Reliable, safe, and instant major upgrades are possible with distributed high-availability (DHA) clusters. The method consists of using a blue-green deployment approach for your distributed database based on different data groups:

  • The existing blue data group represents the current stable environment (for example, your production database).

  • A new green data group is created in the database cluster and upgraded to the next major version.

  • You perform comprehensive tests in your application by connecting to the green data group. (A new connection string is available.)

  • You redirect all client workloads to the green data group.

  • You delete the blue data group after the upgrade is fully validated.

Prerequisites

  • Have a DHA cluster with the old version (blue) data group on Hybrid Manager (HM) up and running in a healthy state.

  • Have the next Postgres major version available in the asset library.

General recommendations

  • Always perform a full backup before starting the upgrade process.

  • If feasible, test your upgrade process in a preproduction environment.

  • We recommend completing the upgrade process in a short period of time (for example, the same day).

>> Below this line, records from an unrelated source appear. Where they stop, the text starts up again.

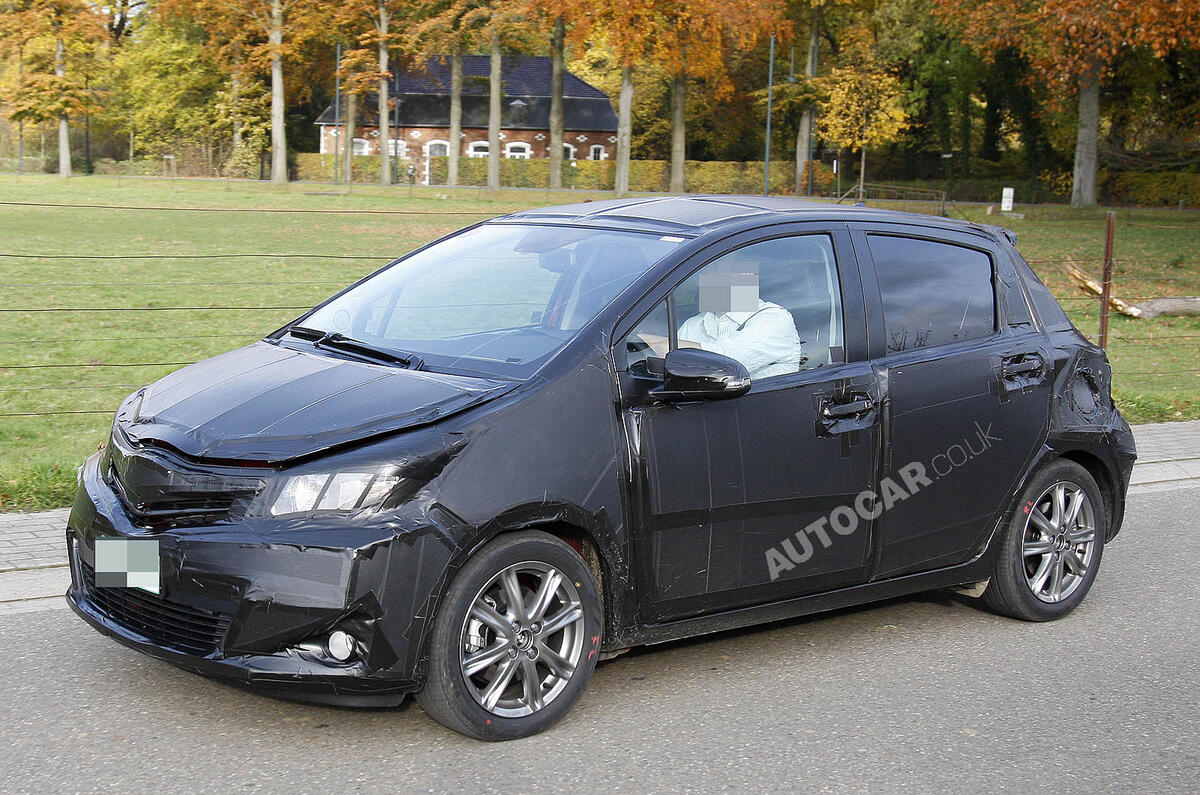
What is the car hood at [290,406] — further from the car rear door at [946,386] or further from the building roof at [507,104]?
the building roof at [507,104]

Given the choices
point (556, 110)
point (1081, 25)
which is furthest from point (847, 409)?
point (556, 110)

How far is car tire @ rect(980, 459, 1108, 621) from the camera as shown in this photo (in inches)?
230

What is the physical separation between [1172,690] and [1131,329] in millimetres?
14042

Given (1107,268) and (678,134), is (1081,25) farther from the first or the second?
(678,134)

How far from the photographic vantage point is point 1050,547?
236 inches

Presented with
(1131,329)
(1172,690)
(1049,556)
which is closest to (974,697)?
(1172,690)

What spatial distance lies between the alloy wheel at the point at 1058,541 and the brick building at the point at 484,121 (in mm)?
77614

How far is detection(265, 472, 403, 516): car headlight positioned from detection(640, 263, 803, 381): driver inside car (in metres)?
1.41

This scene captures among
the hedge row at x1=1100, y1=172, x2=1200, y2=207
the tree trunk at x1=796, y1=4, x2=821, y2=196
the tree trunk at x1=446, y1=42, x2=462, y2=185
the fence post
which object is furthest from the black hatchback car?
the tree trunk at x1=796, y1=4, x2=821, y2=196

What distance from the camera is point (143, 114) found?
76.4m

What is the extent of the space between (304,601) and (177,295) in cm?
1349

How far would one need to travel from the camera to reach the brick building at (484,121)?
82750 mm

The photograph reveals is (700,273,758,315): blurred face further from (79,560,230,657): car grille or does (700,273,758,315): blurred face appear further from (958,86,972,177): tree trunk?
(958,86,972,177): tree trunk

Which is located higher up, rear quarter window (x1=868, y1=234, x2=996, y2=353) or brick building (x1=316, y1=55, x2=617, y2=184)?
brick building (x1=316, y1=55, x2=617, y2=184)
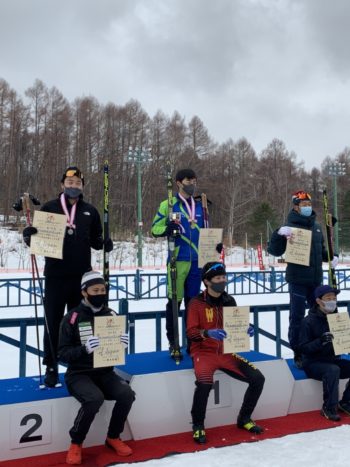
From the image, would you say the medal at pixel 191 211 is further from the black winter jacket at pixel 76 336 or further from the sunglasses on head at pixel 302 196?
→ the black winter jacket at pixel 76 336

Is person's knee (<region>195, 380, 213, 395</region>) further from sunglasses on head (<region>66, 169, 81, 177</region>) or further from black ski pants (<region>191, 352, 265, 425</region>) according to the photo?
sunglasses on head (<region>66, 169, 81, 177</region>)

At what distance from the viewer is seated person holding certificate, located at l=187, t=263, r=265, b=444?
12.6 ft

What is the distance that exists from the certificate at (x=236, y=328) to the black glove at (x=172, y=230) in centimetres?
87

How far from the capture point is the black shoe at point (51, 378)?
3.90 metres

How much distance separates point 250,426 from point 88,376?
60.0 inches

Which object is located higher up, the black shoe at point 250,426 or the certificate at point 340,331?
the certificate at point 340,331

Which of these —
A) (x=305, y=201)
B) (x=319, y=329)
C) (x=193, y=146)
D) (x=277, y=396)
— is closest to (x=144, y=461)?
(x=277, y=396)

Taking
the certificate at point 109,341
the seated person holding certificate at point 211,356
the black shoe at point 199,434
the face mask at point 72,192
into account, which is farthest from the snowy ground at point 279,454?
the face mask at point 72,192

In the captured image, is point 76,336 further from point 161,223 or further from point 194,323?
point 161,223

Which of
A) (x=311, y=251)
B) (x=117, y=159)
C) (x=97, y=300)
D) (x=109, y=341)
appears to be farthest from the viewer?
(x=117, y=159)

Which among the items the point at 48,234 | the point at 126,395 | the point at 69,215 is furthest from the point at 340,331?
the point at 48,234

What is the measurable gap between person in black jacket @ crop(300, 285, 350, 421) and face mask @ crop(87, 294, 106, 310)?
2.22 meters

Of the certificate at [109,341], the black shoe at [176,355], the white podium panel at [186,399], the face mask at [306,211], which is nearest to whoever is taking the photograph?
the certificate at [109,341]

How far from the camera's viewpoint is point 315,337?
4.70 metres
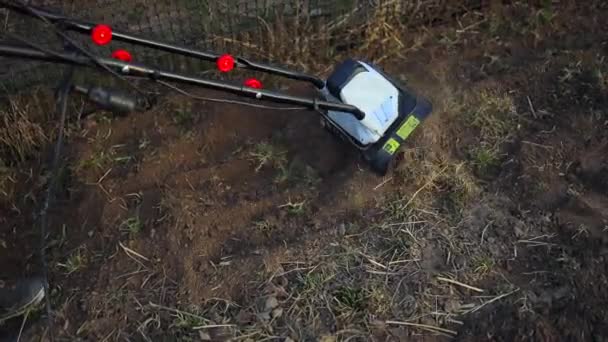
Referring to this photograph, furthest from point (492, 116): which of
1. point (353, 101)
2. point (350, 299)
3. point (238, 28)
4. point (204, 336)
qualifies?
point (204, 336)

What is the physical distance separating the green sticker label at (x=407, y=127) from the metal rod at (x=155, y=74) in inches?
12.6

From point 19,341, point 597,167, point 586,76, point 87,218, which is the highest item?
point 586,76

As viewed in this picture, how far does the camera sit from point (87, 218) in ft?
10.7

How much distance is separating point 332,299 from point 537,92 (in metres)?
1.59

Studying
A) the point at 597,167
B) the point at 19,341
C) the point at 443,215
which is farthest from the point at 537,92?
the point at 19,341

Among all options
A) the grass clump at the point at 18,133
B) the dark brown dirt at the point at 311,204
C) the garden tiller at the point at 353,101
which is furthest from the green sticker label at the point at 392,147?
the grass clump at the point at 18,133

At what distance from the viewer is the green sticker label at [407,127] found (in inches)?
121

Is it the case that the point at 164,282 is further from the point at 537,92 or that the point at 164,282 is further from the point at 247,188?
the point at 537,92

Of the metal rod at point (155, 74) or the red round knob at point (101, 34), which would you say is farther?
the red round knob at point (101, 34)

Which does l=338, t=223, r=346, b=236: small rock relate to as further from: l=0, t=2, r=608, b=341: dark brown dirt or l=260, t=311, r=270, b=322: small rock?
l=260, t=311, r=270, b=322: small rock

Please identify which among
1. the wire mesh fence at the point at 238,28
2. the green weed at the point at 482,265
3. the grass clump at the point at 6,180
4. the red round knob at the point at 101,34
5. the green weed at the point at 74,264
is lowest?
the green weed at the point at 74,264

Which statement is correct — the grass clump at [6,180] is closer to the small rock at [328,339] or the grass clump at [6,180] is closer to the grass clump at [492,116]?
the small rock at [328,339]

Running different major versions in data groups can lead to unexpected incompatibility issues.

Check the cluster status

To ensure the cluster is in a healthy state, from the cluster main page, select the Health Status tab. Then check the cluster's:

  • Raft Status. Make sure it reads OK.
  • Replication Slot Status. Make sure it reads OK.
  • Clock Skew. Make sure it reads OK.
  • Proxy Status. Make sure all the proxies are up.
  • Node Status. Make sure all the nodes are up.
  • Transaction Rate. Make sure it's within acceptable/expected parameters.

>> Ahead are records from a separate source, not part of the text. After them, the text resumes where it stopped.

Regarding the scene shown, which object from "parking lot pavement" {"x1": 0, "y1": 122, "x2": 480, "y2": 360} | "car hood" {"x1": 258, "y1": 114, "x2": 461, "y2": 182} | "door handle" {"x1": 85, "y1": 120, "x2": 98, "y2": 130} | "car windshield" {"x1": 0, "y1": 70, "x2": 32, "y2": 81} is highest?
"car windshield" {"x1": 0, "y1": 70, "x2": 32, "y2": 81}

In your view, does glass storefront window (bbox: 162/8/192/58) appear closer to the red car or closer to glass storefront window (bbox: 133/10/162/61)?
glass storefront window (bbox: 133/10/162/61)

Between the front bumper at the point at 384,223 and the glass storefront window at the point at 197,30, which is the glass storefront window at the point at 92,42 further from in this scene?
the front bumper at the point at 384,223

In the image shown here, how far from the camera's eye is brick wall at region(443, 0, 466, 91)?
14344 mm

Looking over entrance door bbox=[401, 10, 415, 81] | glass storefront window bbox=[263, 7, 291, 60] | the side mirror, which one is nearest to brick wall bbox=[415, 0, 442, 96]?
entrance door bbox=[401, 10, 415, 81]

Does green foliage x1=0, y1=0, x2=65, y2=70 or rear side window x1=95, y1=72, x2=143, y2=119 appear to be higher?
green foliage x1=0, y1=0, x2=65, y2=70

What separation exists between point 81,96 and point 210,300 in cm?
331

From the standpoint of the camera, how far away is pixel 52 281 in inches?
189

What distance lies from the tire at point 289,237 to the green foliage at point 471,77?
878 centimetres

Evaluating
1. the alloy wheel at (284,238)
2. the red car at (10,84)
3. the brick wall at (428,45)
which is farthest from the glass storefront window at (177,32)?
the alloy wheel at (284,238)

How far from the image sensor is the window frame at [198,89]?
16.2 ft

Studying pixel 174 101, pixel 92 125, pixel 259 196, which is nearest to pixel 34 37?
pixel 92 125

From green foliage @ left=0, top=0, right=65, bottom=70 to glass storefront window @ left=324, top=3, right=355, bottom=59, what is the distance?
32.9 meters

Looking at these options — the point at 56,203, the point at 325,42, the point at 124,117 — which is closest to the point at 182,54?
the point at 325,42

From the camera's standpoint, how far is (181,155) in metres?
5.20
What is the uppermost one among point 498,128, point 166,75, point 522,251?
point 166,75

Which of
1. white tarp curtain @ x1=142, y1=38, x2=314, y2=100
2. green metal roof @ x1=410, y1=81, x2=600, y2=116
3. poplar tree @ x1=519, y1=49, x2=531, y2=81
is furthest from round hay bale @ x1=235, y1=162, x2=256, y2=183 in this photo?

You can explore more details about each data group and node in the data group including:

  • The data group's Proxy Status
  • The data group's Node Status
  • The following details of each node in the group:
    • Number of connections
    • WAL size
    • Memory percentage used
    • Storage percentage used

You can look at the latest Replication Status details to see the replication lag between nodes.

To ensure all data is being synchronized as expected, you can use the PGD CLI to view data group state or perform deeper monitoring on the replication peers.

If any of these metrics aren't within acceptable/expected parameters, address these issues before proceeding with the upgrade process.

Edit the cluster

To begin the upgrade process, from the Quick Actions menu in the upper-right corner, select Edit Cluster. Then:

  1. Select the Cluster Settings tab and set your password again.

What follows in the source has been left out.